» **Exercise details**: Once you reach the line containing "What are 4 P's in software engineering ?" in the entries below, write out that line and each one after it down to the line containing "Instructor : Hassan Iqbal", exactly and with nothing added.

» **Entries provided**:
BEGIN
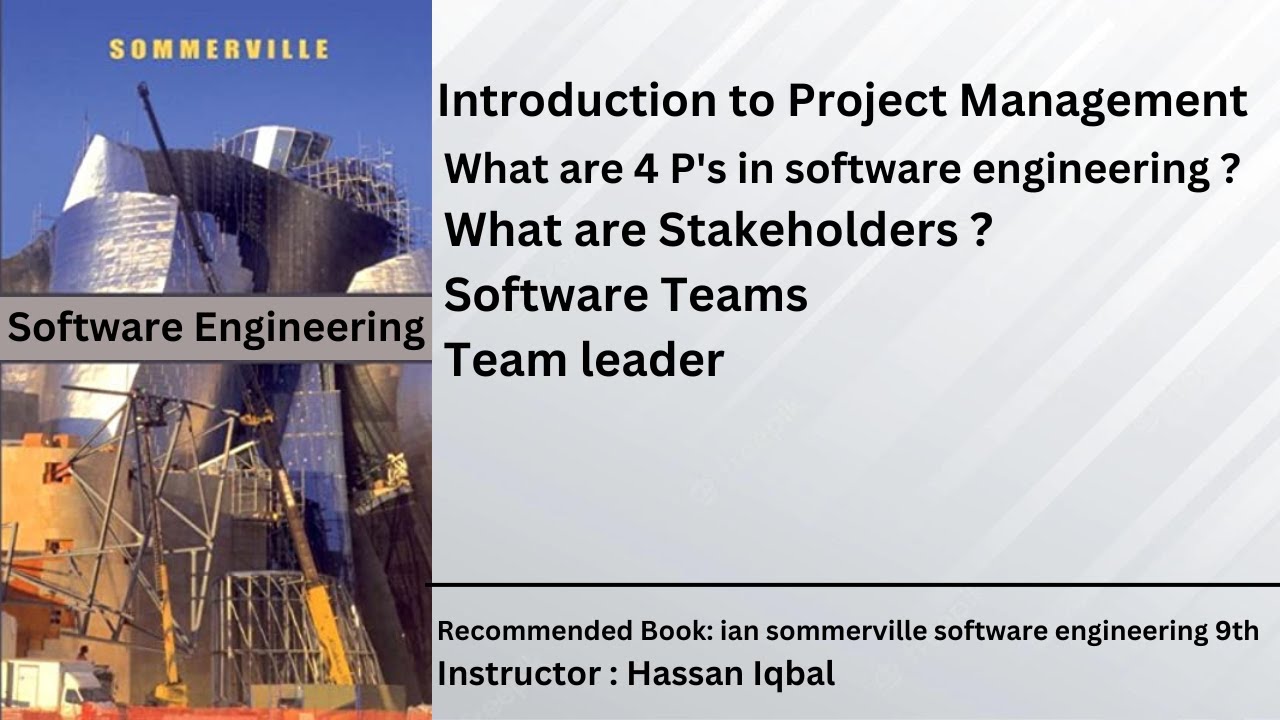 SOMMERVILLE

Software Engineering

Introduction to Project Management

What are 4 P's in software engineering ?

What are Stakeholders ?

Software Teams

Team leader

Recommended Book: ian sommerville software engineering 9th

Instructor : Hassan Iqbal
END
BEGIN
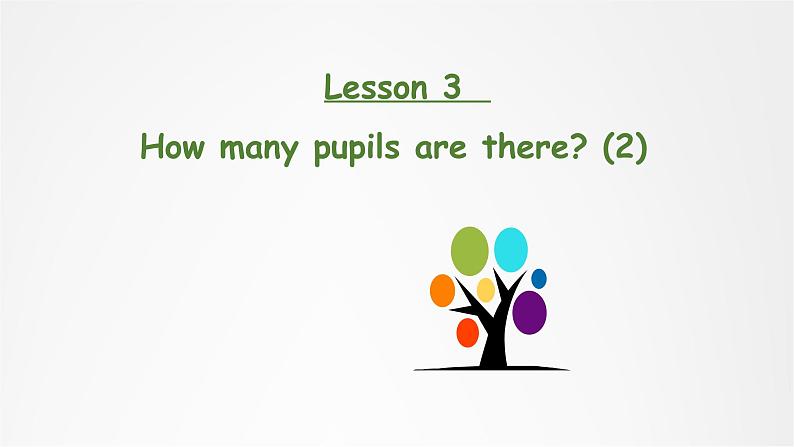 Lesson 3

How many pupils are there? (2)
END
» **Result of the exercise**:
What are 4 P's in software engineering ?

What are Stakeholders ?

Software Teams

Team leader

Recommended Book: ian sommerville software engineering 9th

Instructor : Hassan Iqbal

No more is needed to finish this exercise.